In 2015, BITSS began awarding the annual Leamer-Rosenthal Prizes for Open Social Science to honor outstanding achievements and emerging leaders in promoting transparency in social science. Through its Catalyst program, the initiative also supports and empowers over 150 graduate students, faculty, librarians, and early career researchers to advance open science all over the world. Their annual Research Transparency and Reproducibility Training (RT2) provides an overview of and hands-on practice with tools and practices for transparent and reproducible social science research. Their Massive Open Online Course "Transparent and Open Social Science Research,” based on a UC Berkeley course taught by Edward Miguel, is available on the FutureLearn platform. In 2019, BITSS also began distributing copies of "Transparent and Reproducible Social Science Research," a textbook written by former BITSS Scientist Garret Christensen, Jeremy Freese, and Edward Miguel with support from BITSS, at their trainings and events.

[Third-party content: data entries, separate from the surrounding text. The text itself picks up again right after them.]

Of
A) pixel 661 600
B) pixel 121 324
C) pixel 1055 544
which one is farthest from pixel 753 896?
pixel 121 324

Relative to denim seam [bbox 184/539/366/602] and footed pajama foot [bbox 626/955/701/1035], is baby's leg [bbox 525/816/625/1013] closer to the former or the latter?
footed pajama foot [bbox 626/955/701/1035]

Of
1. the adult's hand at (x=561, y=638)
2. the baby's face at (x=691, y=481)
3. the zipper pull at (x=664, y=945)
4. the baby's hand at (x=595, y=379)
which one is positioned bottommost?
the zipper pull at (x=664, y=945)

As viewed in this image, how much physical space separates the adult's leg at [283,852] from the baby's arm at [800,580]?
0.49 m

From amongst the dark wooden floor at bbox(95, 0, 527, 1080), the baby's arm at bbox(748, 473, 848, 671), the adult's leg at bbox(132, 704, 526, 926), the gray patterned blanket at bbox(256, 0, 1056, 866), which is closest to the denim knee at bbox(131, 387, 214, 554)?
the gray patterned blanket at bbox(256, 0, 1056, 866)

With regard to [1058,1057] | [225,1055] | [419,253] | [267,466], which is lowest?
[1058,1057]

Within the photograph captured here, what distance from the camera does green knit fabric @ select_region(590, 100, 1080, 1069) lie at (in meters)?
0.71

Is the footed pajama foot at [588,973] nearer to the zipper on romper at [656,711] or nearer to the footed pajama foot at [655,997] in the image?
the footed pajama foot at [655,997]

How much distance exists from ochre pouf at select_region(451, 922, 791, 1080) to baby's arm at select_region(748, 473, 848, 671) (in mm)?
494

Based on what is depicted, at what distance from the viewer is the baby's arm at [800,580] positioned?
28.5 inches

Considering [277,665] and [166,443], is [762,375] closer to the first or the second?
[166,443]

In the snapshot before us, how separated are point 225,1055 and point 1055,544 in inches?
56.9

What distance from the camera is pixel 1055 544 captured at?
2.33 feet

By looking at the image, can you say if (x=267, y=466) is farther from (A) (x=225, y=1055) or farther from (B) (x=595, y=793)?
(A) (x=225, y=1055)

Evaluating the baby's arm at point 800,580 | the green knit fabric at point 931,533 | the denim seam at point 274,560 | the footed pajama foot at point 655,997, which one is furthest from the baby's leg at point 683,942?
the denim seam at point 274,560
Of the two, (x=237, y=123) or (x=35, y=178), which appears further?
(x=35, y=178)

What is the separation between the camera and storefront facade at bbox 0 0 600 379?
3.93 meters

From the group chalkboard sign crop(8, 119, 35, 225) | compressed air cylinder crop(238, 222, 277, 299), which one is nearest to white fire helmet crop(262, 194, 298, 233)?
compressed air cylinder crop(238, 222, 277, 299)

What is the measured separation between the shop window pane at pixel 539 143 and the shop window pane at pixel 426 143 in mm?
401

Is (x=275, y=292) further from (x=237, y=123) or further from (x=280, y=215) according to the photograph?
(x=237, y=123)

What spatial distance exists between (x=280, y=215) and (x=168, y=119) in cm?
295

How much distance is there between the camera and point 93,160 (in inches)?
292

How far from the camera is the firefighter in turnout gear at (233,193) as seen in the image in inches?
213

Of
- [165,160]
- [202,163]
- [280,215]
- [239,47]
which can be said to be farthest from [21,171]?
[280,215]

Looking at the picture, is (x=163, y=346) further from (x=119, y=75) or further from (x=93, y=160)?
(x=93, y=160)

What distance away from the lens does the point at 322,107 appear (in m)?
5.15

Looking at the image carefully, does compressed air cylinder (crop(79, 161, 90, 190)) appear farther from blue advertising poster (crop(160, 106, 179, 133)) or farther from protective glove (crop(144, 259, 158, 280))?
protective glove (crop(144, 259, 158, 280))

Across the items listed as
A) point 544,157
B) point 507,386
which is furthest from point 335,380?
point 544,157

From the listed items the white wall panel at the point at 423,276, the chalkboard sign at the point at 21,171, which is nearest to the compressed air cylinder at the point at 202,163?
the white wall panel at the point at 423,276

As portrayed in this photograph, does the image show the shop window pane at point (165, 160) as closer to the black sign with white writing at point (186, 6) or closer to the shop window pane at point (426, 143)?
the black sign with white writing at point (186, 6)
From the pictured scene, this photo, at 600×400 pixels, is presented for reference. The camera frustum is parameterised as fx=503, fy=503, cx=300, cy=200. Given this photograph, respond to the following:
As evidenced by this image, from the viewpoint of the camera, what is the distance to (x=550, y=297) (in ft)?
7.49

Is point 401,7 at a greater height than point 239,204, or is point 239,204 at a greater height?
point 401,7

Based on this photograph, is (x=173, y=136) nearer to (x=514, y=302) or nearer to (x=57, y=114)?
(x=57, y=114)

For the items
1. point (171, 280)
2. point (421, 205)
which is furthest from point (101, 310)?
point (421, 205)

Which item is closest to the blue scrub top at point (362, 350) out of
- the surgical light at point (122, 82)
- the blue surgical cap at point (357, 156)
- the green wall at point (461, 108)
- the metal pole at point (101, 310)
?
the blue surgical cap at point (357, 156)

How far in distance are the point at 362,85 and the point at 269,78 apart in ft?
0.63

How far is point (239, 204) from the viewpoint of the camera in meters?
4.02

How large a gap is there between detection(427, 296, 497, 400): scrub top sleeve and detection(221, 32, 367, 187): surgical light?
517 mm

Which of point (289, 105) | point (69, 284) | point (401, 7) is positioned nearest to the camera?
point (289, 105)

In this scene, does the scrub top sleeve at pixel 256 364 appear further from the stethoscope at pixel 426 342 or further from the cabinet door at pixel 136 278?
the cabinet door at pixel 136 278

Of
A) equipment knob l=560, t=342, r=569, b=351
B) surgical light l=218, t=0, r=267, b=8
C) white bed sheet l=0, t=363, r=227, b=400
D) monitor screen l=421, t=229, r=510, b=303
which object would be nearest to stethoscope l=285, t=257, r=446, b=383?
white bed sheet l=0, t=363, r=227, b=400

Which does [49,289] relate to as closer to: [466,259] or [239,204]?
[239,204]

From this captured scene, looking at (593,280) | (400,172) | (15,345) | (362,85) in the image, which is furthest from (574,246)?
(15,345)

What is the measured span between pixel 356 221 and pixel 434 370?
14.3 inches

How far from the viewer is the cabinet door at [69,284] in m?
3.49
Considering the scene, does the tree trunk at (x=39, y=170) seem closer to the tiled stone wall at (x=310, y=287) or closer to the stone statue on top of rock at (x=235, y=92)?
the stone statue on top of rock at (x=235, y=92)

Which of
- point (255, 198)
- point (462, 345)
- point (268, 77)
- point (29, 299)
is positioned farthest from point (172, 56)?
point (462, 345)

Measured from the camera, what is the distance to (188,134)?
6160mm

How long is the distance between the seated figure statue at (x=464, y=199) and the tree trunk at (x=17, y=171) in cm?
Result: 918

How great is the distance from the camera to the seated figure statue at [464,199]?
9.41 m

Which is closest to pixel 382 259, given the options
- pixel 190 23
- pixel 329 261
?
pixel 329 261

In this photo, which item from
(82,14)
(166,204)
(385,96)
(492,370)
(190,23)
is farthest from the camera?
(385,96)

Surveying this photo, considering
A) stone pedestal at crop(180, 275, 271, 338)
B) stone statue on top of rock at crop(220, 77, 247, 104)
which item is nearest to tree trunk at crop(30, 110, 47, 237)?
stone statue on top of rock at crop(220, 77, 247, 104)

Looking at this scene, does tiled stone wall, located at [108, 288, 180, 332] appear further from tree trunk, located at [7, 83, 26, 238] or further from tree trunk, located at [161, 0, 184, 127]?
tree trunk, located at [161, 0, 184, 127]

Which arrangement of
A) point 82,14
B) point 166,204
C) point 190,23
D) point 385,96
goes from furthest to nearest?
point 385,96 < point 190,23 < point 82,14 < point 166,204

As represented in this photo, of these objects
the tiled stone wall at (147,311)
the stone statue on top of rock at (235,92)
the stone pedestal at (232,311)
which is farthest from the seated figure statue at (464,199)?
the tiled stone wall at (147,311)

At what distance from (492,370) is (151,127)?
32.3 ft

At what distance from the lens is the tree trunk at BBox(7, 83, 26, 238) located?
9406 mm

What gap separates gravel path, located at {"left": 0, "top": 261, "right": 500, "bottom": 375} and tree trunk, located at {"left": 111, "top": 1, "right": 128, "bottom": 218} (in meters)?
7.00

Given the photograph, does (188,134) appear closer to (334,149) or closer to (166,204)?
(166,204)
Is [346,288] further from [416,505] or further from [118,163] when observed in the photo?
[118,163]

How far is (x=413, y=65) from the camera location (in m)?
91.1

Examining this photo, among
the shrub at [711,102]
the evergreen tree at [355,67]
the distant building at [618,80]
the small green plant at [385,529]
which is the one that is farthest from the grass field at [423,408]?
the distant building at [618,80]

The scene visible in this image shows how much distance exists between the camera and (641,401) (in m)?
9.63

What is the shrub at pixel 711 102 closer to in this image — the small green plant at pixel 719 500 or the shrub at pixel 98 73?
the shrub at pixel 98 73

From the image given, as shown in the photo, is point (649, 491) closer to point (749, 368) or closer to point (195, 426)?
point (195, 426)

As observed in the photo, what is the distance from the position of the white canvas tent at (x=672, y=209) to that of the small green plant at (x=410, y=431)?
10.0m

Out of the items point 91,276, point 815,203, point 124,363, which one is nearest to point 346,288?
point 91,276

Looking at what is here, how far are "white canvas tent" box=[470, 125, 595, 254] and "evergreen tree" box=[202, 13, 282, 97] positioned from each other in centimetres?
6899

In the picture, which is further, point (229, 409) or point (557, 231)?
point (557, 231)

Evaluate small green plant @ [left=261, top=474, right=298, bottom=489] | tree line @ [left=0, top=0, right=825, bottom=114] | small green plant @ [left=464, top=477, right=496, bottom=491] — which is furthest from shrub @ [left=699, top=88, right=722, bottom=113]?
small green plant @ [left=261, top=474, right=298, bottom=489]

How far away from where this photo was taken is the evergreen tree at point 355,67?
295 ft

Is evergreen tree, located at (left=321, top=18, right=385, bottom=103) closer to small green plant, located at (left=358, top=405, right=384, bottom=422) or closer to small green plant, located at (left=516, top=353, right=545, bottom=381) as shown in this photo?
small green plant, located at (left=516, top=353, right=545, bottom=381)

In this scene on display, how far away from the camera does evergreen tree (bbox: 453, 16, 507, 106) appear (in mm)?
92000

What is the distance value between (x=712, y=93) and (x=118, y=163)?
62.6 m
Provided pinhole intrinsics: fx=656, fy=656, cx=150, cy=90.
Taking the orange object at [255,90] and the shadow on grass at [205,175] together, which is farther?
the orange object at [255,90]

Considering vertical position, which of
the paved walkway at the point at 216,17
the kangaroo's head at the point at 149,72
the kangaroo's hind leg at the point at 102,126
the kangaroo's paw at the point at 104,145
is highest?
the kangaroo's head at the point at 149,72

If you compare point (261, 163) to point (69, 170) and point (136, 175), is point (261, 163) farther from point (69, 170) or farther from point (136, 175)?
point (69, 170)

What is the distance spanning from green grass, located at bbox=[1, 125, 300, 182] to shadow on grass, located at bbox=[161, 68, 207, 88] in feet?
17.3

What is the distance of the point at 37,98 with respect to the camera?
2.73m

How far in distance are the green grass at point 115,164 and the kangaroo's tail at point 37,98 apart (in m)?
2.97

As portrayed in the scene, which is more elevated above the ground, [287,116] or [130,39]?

BITSS has supported or led several metascience research projects including the State of Social Science (3S) study and the Social Science Meta-Analysis and Research Transparency (SSMART) portfolio. BITSS also manages MetaArxiv, an interdisciplinary archive hosted on OSF Preprints of articles focused on metascience, research transparency, and reproducibility.

In recent years, BITSS has begun developing digital infrastructure to enable open science practices. The Social Science Prediction Platform (SSPP), launched in 2020, enables the systematic collection and assessment of expert forecasts of research results and the effects of untested social programs. The Social Science Reproduction Platform (SSRP) crowdsources and catalogs attempts to assess and improve the computational reproducibility of social science research. The accompanying Guide for Accelerating Computational Reproducibility in the Social Sciences elucidates a common approach, terminology, and standards for conducting reproductions. These platforms are part of a growing ecosystem of tools that expand opportunities to participate in the scientific endeavor.

BITSS has also incubated an initiative on Open Policy Analysis (OPA), which seeks to strengthen connections between research and policy and reduce political polarization by translating open science practices to policy analysis. Led by Fernando Hoces de la Guardia, the OPA initiative has developed tools for US Senator Elizabeth Warren's wealth tax proposal and Evidence Action's Deworm the World program.